**PAGINA**
Sono io che sono stato ferito e sono io che mi devo prendere cura della mia ferita. Invece noi vorremmo che fossero gli altri a farlo. Ma è la mia ferita.

  • AMMONISCILO=convincilo (lett.) e non ammoniscilo. Non è la posizione di un superiore verso un inferiore ma è la posizione di un fratello che cerca di ricomporre l’unità. Non è la posizione di chi cerca uno da colpevolizzare: “E’ colpa tua! Vergognati! Fai schifo!”, perché altrimenti diventi come lui. E’ la posizione di chi, nell’amore, cerca di trovare un punto di unione.
  • FRA TE E LUI SOLO=quindi senza nessuna pubblicità o senza tirare in ballo altre persone. Qui c’è lo stile dell’amore: non si tratta di giudicarlo, di screditarlo o di svergognarlo davanti a tutti, ma di ricomporre l’unità.

Cosa diceva l’A.T. a questo riguardo? Il Levitico (Lev 19,17): “Rimprovera apertamente il tuo prossimo, così non ti caricherai d’un peccato per lui”. A quel tempo era normale denunciare apertamente quello che uno faceva. Se sai una cosa dilla a tutti. Gesù, quindi, propone una cosa del tutto nuova, rivoluzionaria, contro la legge e la prassi comune.

Se hai un problema, dice Gesù, tocca a te andarci (“Se tuo fratello… una colpa contro di te… vai tu”). C’è qualcosa che non va fra te e qualcuno, vai da lui e glielo dici. Se ci vai, avrai il suo punto di vista, forse ti ricrederai, forse non era come tu pensavi; vai a sentire di persona, non basarti su quello che dice la gente.

Ecco che questo vangelo ci mette davanti alcune semplici regole di comunicazione.

La prima regola è: hai un problema con Tizio vai da Tizio a parlargli.

E noi che facciamo invece? Abbiamo un problema, un contrasto, un’opinione differente con Tizio, e andiamo subito a sparlare e a malignare con Caio. Hai un problema con Tizio, maturità è: “Vai da Tizio”. Hai un problema con Caio: “Vai da Caio”. Chi agisce diversamente è un bambino, infantile, pauroso, immaturo.

C’è una donna che ogni volta che ha un problema col marito dice a suo figlio: “Vedi tuo padre quanto mi fa soffrire! Per fortuna che ci sei tu!”. Così: 1. Non risolverà mai i problemi con suo marito; 2. Fa di suo figlio il suo confidente, passandolo da figlio a compagno; 3. Così facendo scarica solo sul marito la colpa (lui è il cattivo) mentre lei è la vittima. 4. Passa un’immagine del padre come un mostro a suo figlio e gli distrugge l’immagine maschile. 5. Accolla a suo figlio di prendersi cura del dolore si sua madre: il figlio diventa il suo genitore.

[Dati di segmentazione]
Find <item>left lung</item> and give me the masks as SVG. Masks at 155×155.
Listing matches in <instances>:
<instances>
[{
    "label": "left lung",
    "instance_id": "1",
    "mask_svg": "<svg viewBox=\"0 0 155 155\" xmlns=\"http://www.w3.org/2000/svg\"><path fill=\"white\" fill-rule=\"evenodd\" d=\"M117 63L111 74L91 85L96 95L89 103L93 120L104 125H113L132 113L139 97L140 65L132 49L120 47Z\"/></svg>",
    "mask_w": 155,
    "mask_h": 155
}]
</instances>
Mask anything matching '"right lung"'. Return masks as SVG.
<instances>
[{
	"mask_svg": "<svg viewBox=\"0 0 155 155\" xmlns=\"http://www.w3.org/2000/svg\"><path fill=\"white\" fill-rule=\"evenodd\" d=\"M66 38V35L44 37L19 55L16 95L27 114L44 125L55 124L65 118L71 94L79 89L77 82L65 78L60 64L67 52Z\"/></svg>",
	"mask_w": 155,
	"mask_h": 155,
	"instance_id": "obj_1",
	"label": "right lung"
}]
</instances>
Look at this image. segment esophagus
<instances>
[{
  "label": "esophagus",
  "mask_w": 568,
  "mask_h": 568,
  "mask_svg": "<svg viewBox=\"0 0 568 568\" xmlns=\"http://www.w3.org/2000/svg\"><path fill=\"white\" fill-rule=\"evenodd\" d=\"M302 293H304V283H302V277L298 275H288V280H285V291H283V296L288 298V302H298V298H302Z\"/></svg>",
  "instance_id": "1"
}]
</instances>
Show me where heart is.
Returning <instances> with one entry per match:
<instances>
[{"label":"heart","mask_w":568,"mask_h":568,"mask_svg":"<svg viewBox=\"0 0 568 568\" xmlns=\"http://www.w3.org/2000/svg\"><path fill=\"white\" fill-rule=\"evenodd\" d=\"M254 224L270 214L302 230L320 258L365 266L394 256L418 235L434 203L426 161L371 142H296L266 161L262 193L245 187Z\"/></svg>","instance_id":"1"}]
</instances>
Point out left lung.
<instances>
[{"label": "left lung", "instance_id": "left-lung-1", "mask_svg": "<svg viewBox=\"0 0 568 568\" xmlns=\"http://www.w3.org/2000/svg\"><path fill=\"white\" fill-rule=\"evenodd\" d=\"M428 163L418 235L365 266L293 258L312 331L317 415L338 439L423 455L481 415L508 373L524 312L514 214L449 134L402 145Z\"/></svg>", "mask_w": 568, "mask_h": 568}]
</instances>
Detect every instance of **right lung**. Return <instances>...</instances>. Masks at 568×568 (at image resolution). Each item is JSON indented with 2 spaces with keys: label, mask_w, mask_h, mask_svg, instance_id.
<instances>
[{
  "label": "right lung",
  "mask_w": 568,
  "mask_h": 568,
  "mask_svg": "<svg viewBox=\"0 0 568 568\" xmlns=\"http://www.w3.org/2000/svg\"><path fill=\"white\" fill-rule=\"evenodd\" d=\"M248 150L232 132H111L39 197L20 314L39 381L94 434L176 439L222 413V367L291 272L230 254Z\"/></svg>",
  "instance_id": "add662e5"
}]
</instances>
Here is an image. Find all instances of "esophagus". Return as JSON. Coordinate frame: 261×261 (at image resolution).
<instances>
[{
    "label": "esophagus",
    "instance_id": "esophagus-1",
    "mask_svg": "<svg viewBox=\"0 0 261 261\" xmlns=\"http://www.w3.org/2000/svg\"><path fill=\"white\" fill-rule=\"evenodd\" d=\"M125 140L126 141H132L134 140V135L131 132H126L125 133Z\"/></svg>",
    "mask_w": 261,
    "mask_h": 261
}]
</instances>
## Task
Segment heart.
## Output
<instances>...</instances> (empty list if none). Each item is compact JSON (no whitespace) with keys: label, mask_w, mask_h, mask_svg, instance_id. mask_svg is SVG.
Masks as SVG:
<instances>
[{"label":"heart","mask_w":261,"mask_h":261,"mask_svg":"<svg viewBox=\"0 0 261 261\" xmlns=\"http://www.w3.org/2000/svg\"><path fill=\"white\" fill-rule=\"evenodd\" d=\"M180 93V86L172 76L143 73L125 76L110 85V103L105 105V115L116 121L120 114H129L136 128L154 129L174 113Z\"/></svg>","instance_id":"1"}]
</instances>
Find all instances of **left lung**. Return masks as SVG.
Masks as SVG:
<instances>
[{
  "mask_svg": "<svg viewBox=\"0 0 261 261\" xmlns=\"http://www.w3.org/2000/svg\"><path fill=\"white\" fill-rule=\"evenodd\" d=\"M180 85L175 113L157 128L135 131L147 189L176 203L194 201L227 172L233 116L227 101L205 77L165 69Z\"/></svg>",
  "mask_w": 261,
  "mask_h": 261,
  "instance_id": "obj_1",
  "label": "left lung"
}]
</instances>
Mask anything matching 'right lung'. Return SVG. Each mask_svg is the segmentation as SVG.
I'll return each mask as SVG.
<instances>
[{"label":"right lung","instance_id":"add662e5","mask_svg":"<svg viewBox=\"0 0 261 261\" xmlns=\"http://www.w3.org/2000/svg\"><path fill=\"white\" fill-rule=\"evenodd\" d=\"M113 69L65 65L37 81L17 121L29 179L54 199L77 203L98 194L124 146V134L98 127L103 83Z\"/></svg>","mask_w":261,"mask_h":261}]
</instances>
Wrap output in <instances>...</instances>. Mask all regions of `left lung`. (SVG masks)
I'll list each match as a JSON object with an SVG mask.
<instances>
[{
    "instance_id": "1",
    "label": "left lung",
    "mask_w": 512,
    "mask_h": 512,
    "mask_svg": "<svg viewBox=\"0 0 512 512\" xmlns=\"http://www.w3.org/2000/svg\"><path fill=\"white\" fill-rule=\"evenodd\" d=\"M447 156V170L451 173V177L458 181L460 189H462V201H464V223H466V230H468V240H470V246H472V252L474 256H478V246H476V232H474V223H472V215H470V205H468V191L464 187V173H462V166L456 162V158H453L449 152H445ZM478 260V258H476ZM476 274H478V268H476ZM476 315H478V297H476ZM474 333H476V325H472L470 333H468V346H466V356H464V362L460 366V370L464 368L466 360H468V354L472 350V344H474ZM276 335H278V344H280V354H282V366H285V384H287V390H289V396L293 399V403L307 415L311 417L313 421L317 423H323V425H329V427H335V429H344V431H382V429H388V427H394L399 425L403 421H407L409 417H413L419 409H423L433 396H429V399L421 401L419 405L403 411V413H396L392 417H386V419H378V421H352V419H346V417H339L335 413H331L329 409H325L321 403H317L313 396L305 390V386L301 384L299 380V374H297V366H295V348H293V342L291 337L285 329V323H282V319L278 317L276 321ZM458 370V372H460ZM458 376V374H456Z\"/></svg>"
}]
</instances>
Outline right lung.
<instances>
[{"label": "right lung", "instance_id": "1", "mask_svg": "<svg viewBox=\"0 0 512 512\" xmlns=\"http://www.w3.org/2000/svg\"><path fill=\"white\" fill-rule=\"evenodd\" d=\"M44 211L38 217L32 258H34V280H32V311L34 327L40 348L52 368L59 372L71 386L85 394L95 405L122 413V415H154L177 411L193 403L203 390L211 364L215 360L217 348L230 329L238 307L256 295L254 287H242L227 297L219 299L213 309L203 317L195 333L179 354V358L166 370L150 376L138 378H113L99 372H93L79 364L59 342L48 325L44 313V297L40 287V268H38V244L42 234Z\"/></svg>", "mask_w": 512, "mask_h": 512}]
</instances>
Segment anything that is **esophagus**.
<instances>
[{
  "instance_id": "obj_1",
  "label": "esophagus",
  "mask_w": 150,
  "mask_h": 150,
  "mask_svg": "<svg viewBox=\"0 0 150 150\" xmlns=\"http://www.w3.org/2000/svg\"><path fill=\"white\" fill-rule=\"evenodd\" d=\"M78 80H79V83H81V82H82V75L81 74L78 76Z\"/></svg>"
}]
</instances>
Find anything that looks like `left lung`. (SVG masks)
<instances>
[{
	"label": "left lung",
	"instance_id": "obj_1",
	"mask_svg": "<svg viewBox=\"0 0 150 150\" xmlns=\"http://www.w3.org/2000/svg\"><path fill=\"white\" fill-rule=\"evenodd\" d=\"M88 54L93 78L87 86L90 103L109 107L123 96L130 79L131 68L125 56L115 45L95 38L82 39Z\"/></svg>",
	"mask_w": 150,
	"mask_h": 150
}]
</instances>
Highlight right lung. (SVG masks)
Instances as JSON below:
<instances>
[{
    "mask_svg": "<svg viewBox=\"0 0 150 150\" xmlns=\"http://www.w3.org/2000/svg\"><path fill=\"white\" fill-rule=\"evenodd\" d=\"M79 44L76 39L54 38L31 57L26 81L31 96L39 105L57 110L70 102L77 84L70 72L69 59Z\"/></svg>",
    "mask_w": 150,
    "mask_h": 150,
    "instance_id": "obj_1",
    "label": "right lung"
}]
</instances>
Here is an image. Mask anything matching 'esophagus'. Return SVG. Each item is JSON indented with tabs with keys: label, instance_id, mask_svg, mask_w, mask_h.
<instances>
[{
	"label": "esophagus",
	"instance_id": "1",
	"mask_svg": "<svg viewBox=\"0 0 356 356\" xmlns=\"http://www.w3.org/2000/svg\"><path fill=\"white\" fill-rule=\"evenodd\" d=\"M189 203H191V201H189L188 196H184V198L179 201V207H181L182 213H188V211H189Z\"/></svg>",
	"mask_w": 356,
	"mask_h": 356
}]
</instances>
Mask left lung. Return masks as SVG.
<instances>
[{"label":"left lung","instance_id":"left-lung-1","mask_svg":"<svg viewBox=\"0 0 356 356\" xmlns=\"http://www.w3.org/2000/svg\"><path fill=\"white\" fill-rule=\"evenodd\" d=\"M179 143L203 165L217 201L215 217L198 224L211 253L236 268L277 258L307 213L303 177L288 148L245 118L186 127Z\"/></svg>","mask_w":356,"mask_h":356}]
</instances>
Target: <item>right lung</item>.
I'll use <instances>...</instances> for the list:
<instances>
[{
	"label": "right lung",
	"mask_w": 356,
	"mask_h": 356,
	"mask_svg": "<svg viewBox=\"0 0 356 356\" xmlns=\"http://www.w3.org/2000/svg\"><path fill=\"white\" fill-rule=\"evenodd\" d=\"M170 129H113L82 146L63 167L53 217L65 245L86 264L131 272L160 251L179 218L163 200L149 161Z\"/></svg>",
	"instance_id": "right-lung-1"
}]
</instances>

**COMPITI DA SVOLGERE**
A. Rispondi a queste domande sul commento al vangelo:
(i) Quale libro dell'Antico Testamento viene citato?
(ii) Che cosa dice la prima regola di comunicazione a chi ha un problema con Tizio?
(iii) Nell'esempio della donna, a chi si lamenta lei del marito?
B. Continua il commento al vangelo dopo l'ultima frase.

**SOLUZIONI DEI COMPITI**
A.
(i) Il Levitico (Lev 19,17).
(ii) Di andare da Tizio a parlargli.
(iii) A suo figlio.

B.
Se hai un problema con tuo marito ne parli con lui! Non ne parli con tuo figlio perché i problemi dei genitori, dei coniugi, non si trattano con i figli.

La seconda regola è: se non sai non dire nulla.

Qui è il diretto interessato che ci va: non altri. Quante volte le persone si permettono di dire un sacco di cose e non sono a conoscenza della situazione. Se non sai, taci! Come ti permetti di dire delle cose, di cui non hai la conoscenza. Quante volte di bocca in bocca le cose assumono forme totalmente aberranti e lontane dalla realtà!

Quand’ero chierico (il periodo di formazione prima di diventare prete) prestavo servizio in una parrocchia. Un giorno ero stanchissimo e prima del gruppo con i ragazzi sedicenni, un ragazzo mi chiede: “Ma stai male? (Ero solo stanchissimo!)”. E io, per scherzo dico: “Sono così perché mio fratello sta male!”. Nessun altro accenno, non dico niente di più, la cosa finisce lì e io mi dimentico del tutto della cosa. A metà settimana il parroco chiama i miei genitori per sapere come sta mio fratello! Nessuno aveva chiesto: “Ma cos’ha? Ma sta male? Ma davvero?”. Se non sai, non dire nulla. Cioè: se non hai le conoscenze dei fatti, se non sei sicuro perché tu l’hai constatato, sentito, sii prudente.

La terza regola è: se non sai perché l’ha fatto, non permetterti di dire nulla.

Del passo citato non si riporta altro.